This article is an extension of my recent columns on The Constitution, https://perrinlovett.wordpress.com/2013/03/08/the-united-states-constitution/, and Legal “Education,” https://perrinlovett.wordpress.com/2013/03/12/legal-education/. One would think that the matter of Constitutional law would have been covered in my article on the Constitution itself – unless one also read my treatise on law schooling.
Oddly, in my experience, the Constitution itself is not required reading for Constitutional law classes. Rather, some imported parts of the document are set forth in the text-book used by the professor. This strikes me as intellectually dishonest and unwise, akin to using a dangerous power tool without first reading the directions. Herein, I briefly cover the usual course material from such as class. The professors, many of whom have never been in a court, let alone argued for or against the Constitution, regurgitate the rulings of different courts regarding a limited number of subjects. While there is an occasional discussion of the reasoning behind the opinions, they are generally viewed as sacred, unswerving law. Rare instances where history has determined the rulings to be invalid (i.e. Dred Scott v. Sandford, 60 U.S. 393 (1857)– slavery is okay pre war between the States) are swept under the proverbial rug, written off as mistakes made due to the prevailing thoughts of the cases’ times.
(Prof. Laurence Tribe’s ConLaw Book. Google Images.)
As I have written elsewhere, no reference to Natural Law is made and no critical thought is given to the “why” behind the laws. As Max Tucker wrote recently, any student who dares to pose dissenting views or arguments is detested noticeably by the other students and the faculty. Rarely, student are given the opportunity to delve into the deeper meanings of the cases they study. I was fortunate to be able to write a short essay on the effects of Scott, in which I decried its universal sadness and the role it played in the schism in our nation circa 1861. Part of my essay was read aloud to the class by our professor – another rarity, a former practicing attorney. My points were well accepted. Of course, I had the benefit of over a century of progress on my side. Other topics, which require hypothetical deconstruction, are roundly ignored.
As with all other areas of the law, Constitutional law has degenerated into a study of the constantly shifting case-law which arises under the Constitution. By the way, I always capitalize the “C” in Constitution out of reverence for the document and its place in our Republic (I do the same for “Republic” too). I have explained my philosophical troubles and doubts about the Constitution but, due to my sworn allegiance to it, I am honor-bound to defend its ideals.
Case-law study is important and has a valid place in the legal practice. After all, most attorneys make a living pushing various issues in courts through individual cases.
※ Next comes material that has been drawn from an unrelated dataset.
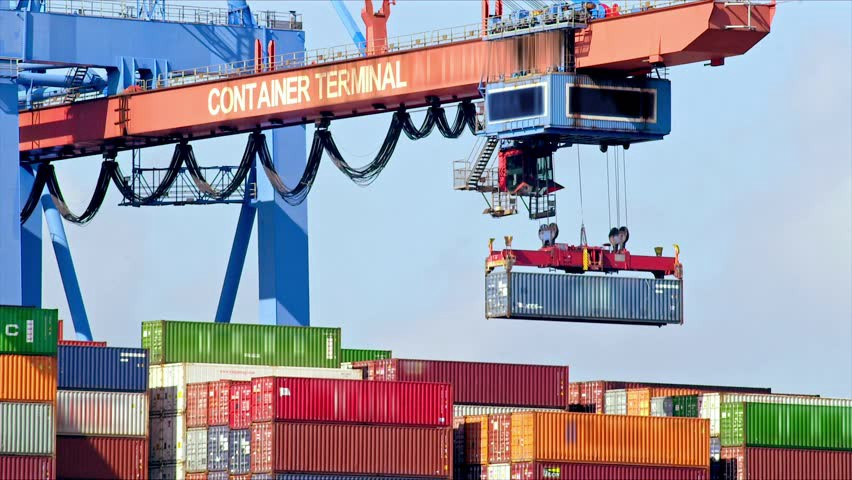 A crane carrying shipping containers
Each provision of any law is subject to some interpretation as part of its application to the circumstances of the real world. The trick of “strict construction” application of the Constitution is to adhere as closely as possible to the text and plain meaning of the old parchment. I follow strict construction as my approach to most laws, in and under the Constitution. The first fork of any analysis is to determine if the issue scrutinized is compatible with the underlying law. If the two are compatible, then the analysis shifts to application of your set of facts to the law. If there is an incongruity, then it is necessary to decide whether the law is improper or if the facts are insufficient for action.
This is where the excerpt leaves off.